▶ [DOCUMENT PASSAGE]:
☆ ☆ ☆ ☆ ☆ ☆ ☆

# Problems with company not being able to make my shirt



## sirkassad (Jan 18, 2018)

So I went to rushordertees and designed my own long sleeve t-shirt and the company came back saying the artwork is protected by copyright/trademark, or IP laws and they can't print it.

I've seen the artwork on plenty of t-shirts that i could buy, but I didn't really like them so I went ahead and designed my own. Does anyone have any suggestions of other websites or options? I have a picture of the shirt I designed that I could send.


----------



## Ripcord (Sep 2, 2006)

If you designed it yourself you own the copyright, unless you used artwork that belongs to someone else. If you post a link to your design we can take a look at it and figure it out....


----------



## Uz27 (Aug 24, 2011)

Try to send it to someone else for printing.
Each business has its own set of rules.
For example - I would not print any graphic if I think it might get me in trouble with the law or if its offensive for someone.


----------



## NoXid (Apr 4, 2011)

If your art portrays a character or logo or the like that someone has a trademark on, then it does not matter that you drew it, you do not own it. For example, any logos/team-names related to professional sports, images/names of persons, characters from movies/books, etc.

On the left side of this page, under Resources, there are links to info about Copyright and Trademark. Take a look there and see if your art runs afoul of the law.

Yes, yes, there is lots of infringing art on Ts. It does not mean it is permitted, only that sometimes people get away with it.


----------



## Industryps (Aug 9, 2016)

As someone who has had their original art hijacked by other brands and even a large, well-known clothing chain, PLEASE DON'T DO IT!
It's a terrible feeling to see something you worked hard on to be "spoofed" or used as "inspiration" for another person's design. 
I had it coming to me though, after years of taking the punk rock route of "appropriating" images, (once even receiving a very scary Cease & Desist) I learned my lesson and started using my own photos and reference materials.


----------



## splathead (Dec 4, 2005)

sirkassad said:


> So I went to rushordertees and designed my own long sleeve t-shirt and the company came back saying the artwork is protected by copyright/trademark, or IP laws and they can't print it.
> 
> I've seen the artwork on plenty of t-shirts that i could buy, but I didn't really like them so I went ahead and designed my own. Does anyone have any suggestions of other websites or options? I have a picture of the shirt I designed that I could send.


Upload your artwork. Let's have a look.


----------



## MadeDesigns (Feb 19, 2013)

To help with any design Google free for commercial use clipart.


----------



## 360Graphics (Jul 3, 2008)

Sounds like you're pirating someone else's logo for profit. I wouldn't print your shirts either.

☆ ☆ ☆ ☆ ☆ ☆ ☆

▶ [MATERIAL FOR THIS EXERCISE]:

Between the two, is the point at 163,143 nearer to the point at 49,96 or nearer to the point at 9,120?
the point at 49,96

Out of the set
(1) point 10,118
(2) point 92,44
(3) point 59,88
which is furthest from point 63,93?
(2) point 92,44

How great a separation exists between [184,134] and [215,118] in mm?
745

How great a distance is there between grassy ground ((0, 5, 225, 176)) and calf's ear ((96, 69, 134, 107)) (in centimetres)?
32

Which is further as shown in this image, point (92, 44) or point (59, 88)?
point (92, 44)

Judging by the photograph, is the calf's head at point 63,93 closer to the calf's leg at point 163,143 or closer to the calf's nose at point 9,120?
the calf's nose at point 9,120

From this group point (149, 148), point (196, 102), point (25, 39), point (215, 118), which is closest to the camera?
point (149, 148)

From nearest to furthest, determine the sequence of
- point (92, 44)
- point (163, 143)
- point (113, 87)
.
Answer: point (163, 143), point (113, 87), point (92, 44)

☆ ☆ ☆ ☆ ☆ ☆ ☆

▶ [EXERCISES]:
1. Copy out the rows from the line with "From nearest to" through the last row, leaving each line unchanged.
2. Pick up the forum thread about the t-shirt design a printer refused and continue it from where it stops.

▶ [ANSWERS BELOW]:
1.
From nearest to furthest, determine the sequence of
- point (92, 44)
- point (163, 143)
- point (113, 87)
.
Answer: point (163, 143), point (113, 87), point (92, 44)

2.
----------



## Ripcord (Sep 2, 2006)

I don't print copyrighted stuff either but once I had a poster done at Walmart and I used some free clipart on it. They almost wouldn't let me pick it up because they were concerned about copyright issues. It was just funny little drawings that you can download from numerous websites.


----------



## sirkassad (Jan 18, 2018)

360Graphics said:


> Sounds like you're pirating someone else's logo for profit. I wouldn't print your shirts either.


Nope, nothing like that. There is a video game that I really like called 'Everybody's Gone to the Rapture' and I wanted a shirt that had the logo on it but couldn't find one that I liked so i designed my own. So I only want one shirt - for me.


----------



## dlanthripe (Jul 19, 2010)

I generally try to stay away from anything that is obviously copyrighted. But I have done some with out knowing it was copyrighted. It is hard to keep up with all trendy things - logos, characters, mascots and teams. 
I work for a school and the students can draw really well. I just cant know everything that is submitted is cleared to print. Sometimes its from a foreign company ( The Design ) - Mexico or Japan. I simply can not tell and can not spend forever researching it.

If in doubt I get the customer to sign a form stating that I am printing the art as given to the printer. Copyright ect is the responsibility of the customer and I knowingly am not printing someone else copyrighted design.

I have, as examples, printed copyrighted work. But not sold them. Mostly for my practice and wanting to mimic another style. But those are private and not retail.

If you want ANYTHING printed, just go to a large local flee market. They usually have a printer their who will print anything you give them. No questions asked.

~ No offence to anyone working in a flee market. I just have seen some in my local area like this.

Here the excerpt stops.